Many of us will have breathed a sigh of relief as, after a marathon eight-hour meeting on Monday, it looked like India’s government and its central bank had finally made peace with each other after weeks of very public sniping. Reports after the meeting stressed that the tone had been “conciliatory.” (The Reserve Bank of India’s own readout of the meeting was terse and uninformative.)
Yet relief may be premature. A closer look at what we know transpired suggests that, in fact, the government won a victory. And the loser wasn’t just the Reserve Bank, but India’s institutional stability.
In India as elsewhere, when you want to postpone a difficult decision, you set up a committee. That’s precisely what the RBI and the government have agreed to do on the vexed question of how to handle the central bank’s reserves. The RBI, sitting on several trillion rupees of revalued gold and foreign exchange (thanks to the rupee’s sustained depreciation) thinks it’s holding the right amount to deal with the stresses that might emerge from a strained banking sector and a fragile current account balance. The government, meanwhile, wants cash. Nothing surprising there: Governments always want cash, though few have been as open as India’s about wanting to raid the central bank’s reserves for current spending.
The RBI’s board, which contains several government nominees, agreed to set up a committee to examine the bank’s reserves, one whose membership would be “jointly determined” by the finance minister and the RBI governor. This isn’t the worst-case scenario; that would have involved the government invoking a never-before-used clause of the law governing the RBI and forcing the transfer of reserves, probably prompting Governor Urjit Patel’s resignation.
But it isn’t good news either. The central bank’s position prior to the board meeting was clear: Deputy Governor Viral Acharya had, in a speech, warned against governments that meddle with central banks’ reserve requirements. Now, for the first time, the RBI has been forced to acknowledge that the government has a say in what it does with its reserves. The bank has had to back down, not the government.
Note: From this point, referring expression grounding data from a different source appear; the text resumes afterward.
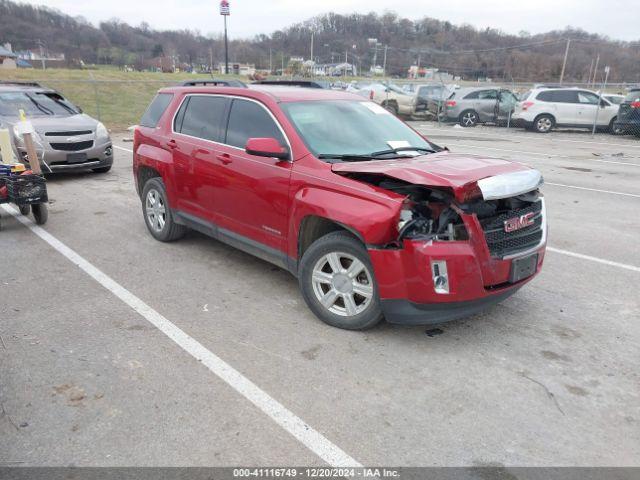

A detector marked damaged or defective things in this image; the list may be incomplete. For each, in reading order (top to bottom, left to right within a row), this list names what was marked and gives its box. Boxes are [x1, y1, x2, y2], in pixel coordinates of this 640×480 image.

exposed bumper [18, 141, 114, 174]
crumpled hood [330, 152, 536, 201]
exposed bumper [380, 284, 520, 326]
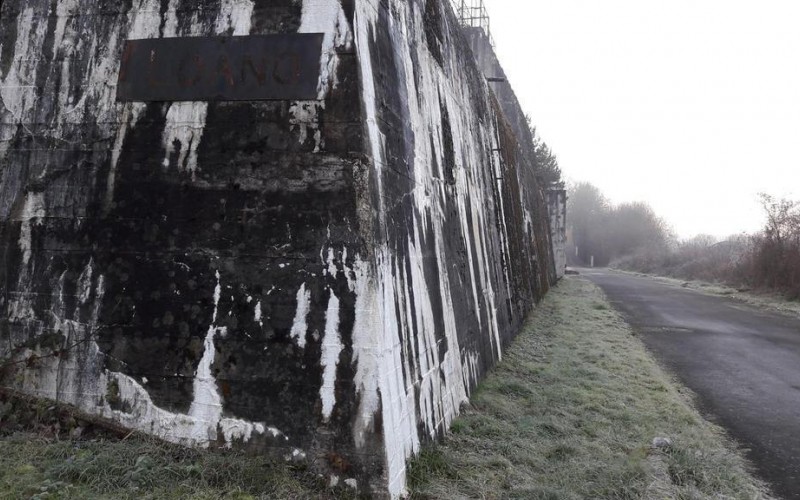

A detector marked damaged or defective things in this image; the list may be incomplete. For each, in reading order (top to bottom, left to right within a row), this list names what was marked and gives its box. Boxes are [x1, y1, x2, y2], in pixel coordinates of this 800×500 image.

rusty metal sign plate [115, 34, 322, 101]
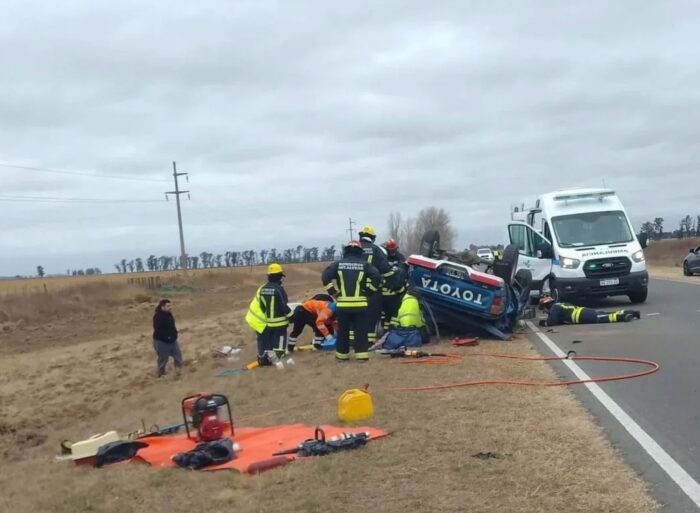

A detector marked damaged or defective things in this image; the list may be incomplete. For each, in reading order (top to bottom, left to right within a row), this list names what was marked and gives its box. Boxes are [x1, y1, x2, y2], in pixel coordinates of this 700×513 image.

overturned pickup truck [404, 230, 532, 338]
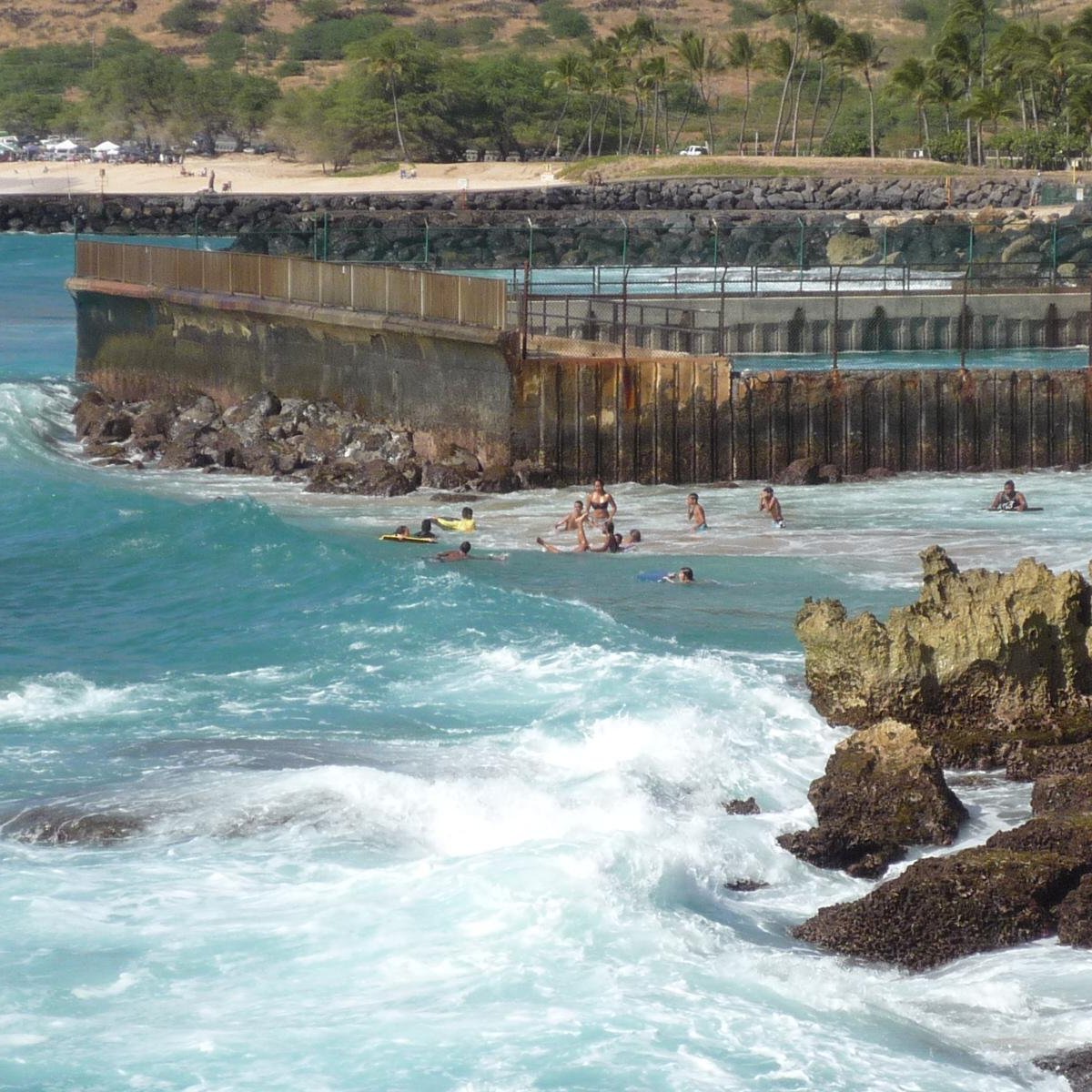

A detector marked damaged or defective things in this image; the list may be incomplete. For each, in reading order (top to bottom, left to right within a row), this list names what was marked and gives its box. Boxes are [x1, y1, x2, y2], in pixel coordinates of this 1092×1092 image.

rusty steel sheet pile wall [511, 358, 1092, 482]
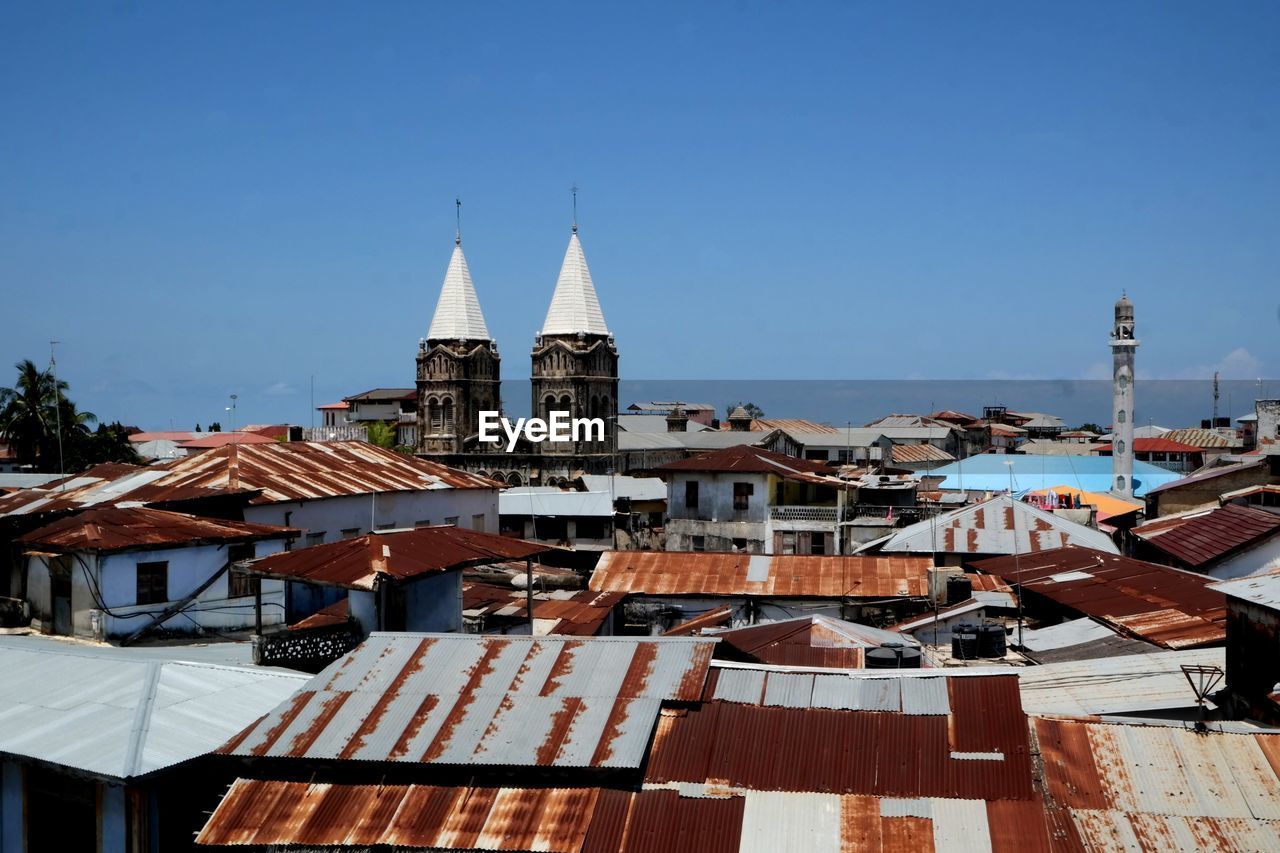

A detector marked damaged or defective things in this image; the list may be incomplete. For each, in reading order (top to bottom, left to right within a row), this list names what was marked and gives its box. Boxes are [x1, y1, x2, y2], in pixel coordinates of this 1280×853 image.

rusted metal sheet [15, 504, 295, 550]
rusty corrugated roof [15, 504, 295, 550]
rusty corrugated roof [244, 522, 550, 589]
rusted metal sheet [244, 522, 550, 589]
rusted metal sheet [588, 548, 931, 594]
rusty corrugated roof [588, 548, 931, 594]
rusty corrugated roof [967, 540, 1228, 648]
rusted metal sheet [967, 545, 1228, 645]
rusted metal sheet [224, 630, 716, 763]
rusty corrugated roof [221, 630, 721, 763]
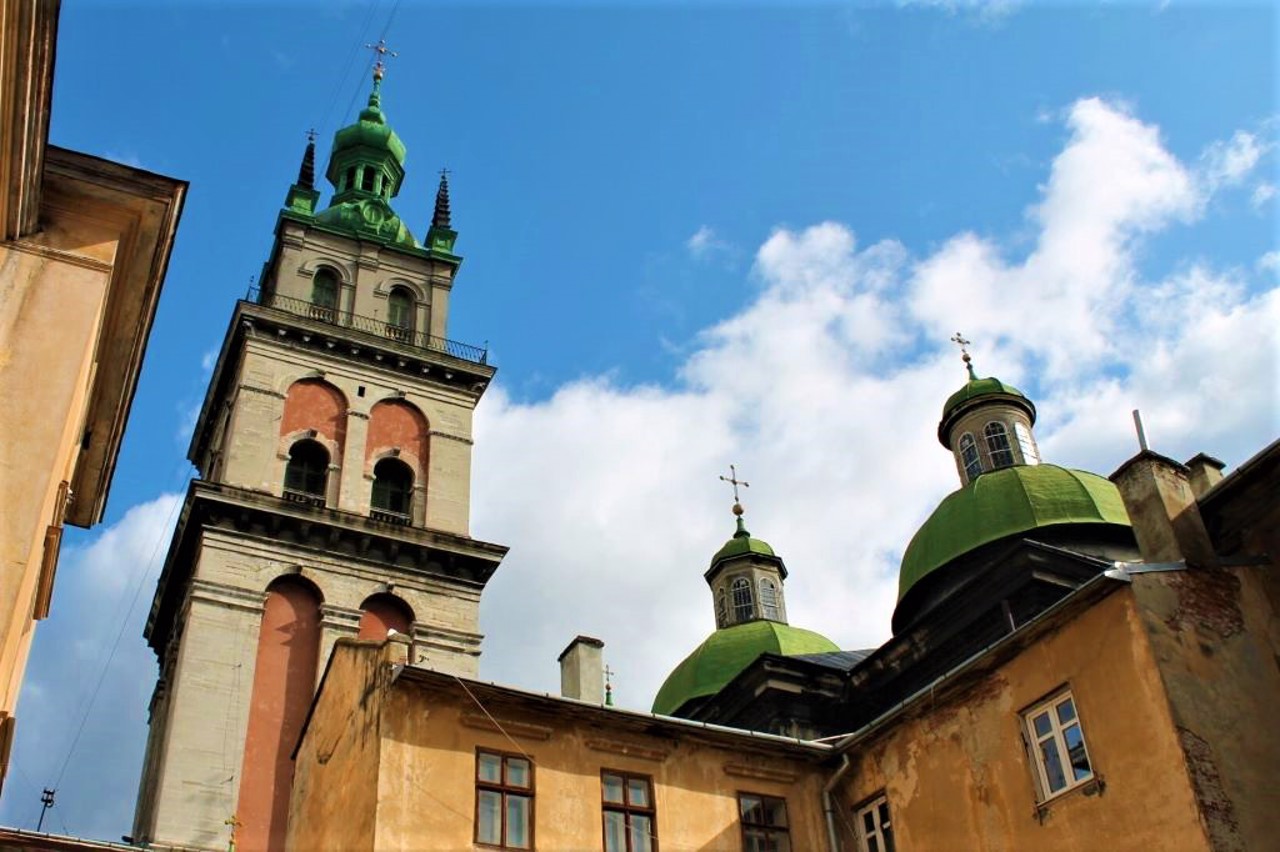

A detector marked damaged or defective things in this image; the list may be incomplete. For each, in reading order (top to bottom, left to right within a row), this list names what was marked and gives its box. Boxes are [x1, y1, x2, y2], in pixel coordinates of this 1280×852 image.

peeling plaster wall [839, 591, 1208, 849]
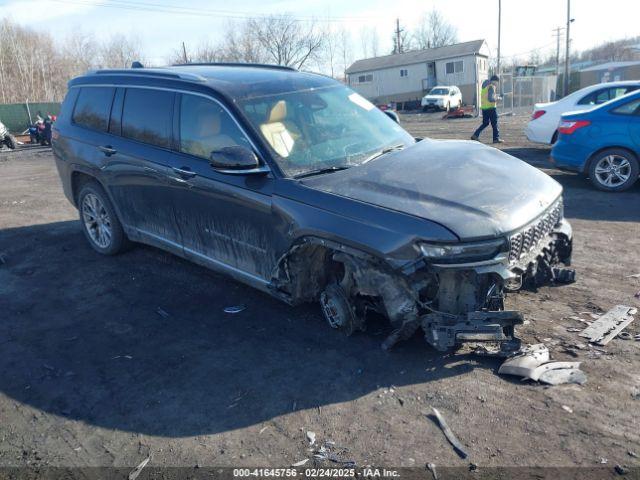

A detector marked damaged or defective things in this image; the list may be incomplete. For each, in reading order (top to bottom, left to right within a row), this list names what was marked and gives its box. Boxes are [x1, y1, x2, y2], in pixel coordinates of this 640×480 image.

damaged gray suv [52, 63, 572, 352]
broken headlight [420, 238, 504, 264]
detached bumper piece [422, 310, 524, 350]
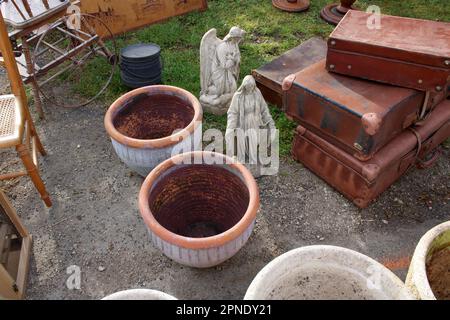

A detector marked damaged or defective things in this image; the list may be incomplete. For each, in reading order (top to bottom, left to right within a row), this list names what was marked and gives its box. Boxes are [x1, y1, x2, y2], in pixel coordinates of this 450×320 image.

That the fight between New Delhi’s bureaucrats and Mumbai’s technocrats hasn’t ended is clear from the fact that discussion on two other contentious issues has been quite obviously shelved till the RBI’s next board meeting in December. The first is disagreement about the amount of liquidity that the central bank should infuse into the system; the second is whether supervisory committees should be set up to oversee the RBI’s decision-making.
Both would also count as unwarranted intrusions into the domain of monetary policy. The RBI should certainly be held accountable -- but not by some sort of appellate committee. The RBI governor can and should be summoned more often by Parliament to explain his actions publicly. Legislators have every right to question the RBI; the government shouldn’t assume the power to overrule it.
Within India, opinions on how this should play out are divided. Naturally, the equity markets would be quite happy with a less hawkish RBI, as more liquidity would extend the markets’ bull run beyond what the fundamentals would suggest. Indian shares are expensive by historical standards: The price-to-earnings ratio is around 23, and the growth rate of earnings for the blue-chip companies in India’s Sensex has in fact been negative in real terms over the past decade.
Many others are concerned that the RBI has consistently been more hawkish about inflation than the facts on the ground seem to warrant. Certainly, the RBI needs to be more transparent about its models for inflation. I myself have argued that the choice of consumer price inflation as a target means that monetary policy could get locked into a contractionary spiral.
On the other hand, one of the great achievements of successive Indian governments over the past couple of decades has been to increase the RBI’s institutional independence -- capped by the current government’s laudable decision to allow an independent committee to set monetary policy, with a clear inflation target. Forcing the RBI to toe the government’s line on liquidity, reserves or banking supervision would reverse that trend and create an institutional vacuum that India simply cannot afford.
This is not the end of the war, or even of this battle; it’s merely a cease-fire. As long as the government is convinced it has the RBI playing defense, it will keep pushing. I fear that many more nerve-wracking board meetings lie in India’s future.